§ **Requirements**: Copy word for word the lines of the items from the line containing "From a spatial standpoint, is" through the line containing "3.09 meters", including both of those lines.

§ **Exercise inputs**:
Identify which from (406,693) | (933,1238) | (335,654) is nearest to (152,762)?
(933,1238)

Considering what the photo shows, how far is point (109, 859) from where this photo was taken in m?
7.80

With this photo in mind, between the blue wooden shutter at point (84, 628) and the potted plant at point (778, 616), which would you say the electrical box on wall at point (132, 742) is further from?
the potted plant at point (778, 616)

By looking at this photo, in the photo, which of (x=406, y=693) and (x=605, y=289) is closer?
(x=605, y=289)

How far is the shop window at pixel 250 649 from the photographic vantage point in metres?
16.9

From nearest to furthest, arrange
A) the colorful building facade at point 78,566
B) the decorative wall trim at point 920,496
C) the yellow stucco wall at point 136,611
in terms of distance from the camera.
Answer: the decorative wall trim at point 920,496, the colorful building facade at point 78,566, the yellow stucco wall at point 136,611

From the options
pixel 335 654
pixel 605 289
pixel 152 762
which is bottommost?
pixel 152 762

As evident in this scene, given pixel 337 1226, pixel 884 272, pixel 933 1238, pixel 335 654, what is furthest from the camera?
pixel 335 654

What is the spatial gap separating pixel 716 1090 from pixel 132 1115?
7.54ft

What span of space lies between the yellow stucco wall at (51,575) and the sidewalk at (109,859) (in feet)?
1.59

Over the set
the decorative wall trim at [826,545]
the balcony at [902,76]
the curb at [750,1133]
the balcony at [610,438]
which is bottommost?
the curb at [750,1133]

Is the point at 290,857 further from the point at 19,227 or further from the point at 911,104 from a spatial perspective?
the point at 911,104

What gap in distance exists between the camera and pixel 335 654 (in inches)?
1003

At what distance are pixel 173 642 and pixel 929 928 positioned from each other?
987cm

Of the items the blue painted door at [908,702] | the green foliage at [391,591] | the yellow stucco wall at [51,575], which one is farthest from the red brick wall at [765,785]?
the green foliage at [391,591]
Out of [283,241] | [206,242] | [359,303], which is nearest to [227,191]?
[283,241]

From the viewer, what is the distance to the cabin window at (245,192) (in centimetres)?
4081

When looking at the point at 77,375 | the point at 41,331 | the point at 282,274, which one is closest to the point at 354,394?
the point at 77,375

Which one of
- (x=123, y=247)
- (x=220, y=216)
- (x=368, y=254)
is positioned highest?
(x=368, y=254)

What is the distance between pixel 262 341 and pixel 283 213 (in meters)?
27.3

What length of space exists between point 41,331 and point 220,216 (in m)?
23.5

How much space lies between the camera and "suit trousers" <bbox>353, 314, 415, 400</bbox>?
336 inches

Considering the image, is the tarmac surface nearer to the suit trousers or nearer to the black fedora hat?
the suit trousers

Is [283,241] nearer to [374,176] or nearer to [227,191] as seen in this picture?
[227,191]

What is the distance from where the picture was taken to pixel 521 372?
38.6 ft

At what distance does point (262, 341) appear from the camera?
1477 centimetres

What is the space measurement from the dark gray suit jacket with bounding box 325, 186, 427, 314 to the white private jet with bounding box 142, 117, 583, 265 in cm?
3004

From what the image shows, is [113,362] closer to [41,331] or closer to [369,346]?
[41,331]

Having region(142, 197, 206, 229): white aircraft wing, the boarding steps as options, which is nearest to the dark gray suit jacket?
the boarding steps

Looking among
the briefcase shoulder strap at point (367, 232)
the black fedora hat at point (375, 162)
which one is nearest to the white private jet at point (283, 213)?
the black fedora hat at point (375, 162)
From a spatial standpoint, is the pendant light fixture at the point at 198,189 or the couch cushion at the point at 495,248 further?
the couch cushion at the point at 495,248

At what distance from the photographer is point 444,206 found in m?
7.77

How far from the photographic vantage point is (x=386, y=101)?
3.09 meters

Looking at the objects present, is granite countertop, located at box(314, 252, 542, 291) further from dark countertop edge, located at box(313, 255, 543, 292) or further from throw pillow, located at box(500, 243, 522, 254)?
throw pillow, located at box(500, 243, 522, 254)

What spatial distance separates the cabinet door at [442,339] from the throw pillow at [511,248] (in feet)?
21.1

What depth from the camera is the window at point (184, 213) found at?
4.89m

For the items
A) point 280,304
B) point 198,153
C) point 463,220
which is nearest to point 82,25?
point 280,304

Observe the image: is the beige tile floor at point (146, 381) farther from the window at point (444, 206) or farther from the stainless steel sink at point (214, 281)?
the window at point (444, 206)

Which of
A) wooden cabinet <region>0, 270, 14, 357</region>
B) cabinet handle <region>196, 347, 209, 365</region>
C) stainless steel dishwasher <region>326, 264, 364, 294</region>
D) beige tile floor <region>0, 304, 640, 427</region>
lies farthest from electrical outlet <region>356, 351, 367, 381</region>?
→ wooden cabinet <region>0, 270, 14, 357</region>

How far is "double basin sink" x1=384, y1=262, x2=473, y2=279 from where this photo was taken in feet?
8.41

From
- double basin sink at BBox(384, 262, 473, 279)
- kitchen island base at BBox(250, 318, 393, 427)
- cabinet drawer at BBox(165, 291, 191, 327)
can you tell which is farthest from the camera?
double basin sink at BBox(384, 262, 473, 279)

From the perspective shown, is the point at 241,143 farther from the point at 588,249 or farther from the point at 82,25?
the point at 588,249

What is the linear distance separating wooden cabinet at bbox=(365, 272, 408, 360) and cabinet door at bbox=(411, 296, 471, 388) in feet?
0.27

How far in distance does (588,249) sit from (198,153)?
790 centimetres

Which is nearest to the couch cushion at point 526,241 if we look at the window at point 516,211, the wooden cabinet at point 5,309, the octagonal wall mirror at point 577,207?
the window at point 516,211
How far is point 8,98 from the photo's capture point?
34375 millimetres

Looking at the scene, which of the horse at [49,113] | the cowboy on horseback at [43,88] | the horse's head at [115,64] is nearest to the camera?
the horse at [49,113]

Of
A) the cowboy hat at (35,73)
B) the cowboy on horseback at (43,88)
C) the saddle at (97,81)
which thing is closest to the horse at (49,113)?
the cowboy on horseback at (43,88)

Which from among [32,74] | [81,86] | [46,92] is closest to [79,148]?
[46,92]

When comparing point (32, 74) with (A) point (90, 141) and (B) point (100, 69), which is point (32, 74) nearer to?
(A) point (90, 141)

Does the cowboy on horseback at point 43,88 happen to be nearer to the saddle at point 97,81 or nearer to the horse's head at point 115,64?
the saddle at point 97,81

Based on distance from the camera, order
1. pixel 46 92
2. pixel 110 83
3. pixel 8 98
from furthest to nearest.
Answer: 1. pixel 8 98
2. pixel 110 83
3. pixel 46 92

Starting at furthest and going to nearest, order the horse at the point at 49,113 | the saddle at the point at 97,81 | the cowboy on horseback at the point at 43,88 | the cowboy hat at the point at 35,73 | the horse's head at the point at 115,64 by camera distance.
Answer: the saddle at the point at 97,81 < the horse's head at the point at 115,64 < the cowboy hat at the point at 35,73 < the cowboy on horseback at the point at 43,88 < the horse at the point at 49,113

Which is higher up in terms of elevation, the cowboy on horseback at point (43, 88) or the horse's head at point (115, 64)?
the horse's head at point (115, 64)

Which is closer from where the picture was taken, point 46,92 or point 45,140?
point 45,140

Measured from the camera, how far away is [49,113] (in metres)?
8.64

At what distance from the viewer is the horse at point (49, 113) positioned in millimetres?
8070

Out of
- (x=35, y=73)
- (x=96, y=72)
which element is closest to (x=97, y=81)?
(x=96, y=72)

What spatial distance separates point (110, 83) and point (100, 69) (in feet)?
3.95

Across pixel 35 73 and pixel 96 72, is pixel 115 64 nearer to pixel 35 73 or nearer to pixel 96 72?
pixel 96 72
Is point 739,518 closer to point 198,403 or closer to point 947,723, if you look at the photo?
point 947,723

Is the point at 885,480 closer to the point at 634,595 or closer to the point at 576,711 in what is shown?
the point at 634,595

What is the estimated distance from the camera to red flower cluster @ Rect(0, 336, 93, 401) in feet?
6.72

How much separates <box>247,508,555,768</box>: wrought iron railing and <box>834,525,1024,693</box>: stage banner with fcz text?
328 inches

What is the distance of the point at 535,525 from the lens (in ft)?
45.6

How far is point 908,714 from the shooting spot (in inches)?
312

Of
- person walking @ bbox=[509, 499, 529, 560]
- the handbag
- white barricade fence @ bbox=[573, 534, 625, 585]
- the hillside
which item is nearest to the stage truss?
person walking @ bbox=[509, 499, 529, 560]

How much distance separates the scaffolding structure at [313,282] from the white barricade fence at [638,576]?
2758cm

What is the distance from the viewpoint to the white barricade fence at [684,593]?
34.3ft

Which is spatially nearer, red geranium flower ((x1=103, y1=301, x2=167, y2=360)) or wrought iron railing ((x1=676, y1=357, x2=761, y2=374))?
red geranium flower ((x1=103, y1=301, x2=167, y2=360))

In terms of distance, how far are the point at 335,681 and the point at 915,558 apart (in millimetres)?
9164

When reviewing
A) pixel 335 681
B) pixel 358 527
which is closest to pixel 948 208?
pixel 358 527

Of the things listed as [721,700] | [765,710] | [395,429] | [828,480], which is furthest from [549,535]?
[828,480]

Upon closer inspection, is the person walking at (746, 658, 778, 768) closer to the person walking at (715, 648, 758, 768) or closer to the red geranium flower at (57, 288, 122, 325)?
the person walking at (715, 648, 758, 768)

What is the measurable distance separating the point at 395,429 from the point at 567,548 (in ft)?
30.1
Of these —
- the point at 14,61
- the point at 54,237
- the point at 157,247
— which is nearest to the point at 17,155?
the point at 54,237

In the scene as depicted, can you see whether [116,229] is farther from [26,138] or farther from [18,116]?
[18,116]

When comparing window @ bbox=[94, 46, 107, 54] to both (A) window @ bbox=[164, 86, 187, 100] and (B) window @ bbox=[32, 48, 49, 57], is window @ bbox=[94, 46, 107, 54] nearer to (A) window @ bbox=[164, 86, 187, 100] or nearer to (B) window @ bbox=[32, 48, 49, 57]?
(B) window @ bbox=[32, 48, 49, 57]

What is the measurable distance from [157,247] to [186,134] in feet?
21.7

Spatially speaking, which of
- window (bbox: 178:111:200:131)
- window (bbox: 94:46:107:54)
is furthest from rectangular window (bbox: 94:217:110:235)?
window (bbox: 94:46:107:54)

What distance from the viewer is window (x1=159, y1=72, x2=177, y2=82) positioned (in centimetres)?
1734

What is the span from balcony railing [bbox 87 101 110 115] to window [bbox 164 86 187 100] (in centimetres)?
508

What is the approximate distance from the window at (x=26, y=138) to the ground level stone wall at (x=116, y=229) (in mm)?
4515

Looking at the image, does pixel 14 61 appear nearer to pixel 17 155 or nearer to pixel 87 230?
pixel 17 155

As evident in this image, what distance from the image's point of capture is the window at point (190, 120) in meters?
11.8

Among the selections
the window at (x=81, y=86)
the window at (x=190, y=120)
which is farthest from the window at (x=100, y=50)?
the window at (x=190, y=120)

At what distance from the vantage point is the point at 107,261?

§ **Complete response**:
From a spatial standpoint, is the pendant light fixture at the point at 198,189 or the couch cushion at the point at 495,248 further?
the couch cushion at the point at 495,248

At what distance from the photographer is point 444,206 found in m?
7.77

How far from the photographic vantage point is (x=386, y=101)?
3.09 meters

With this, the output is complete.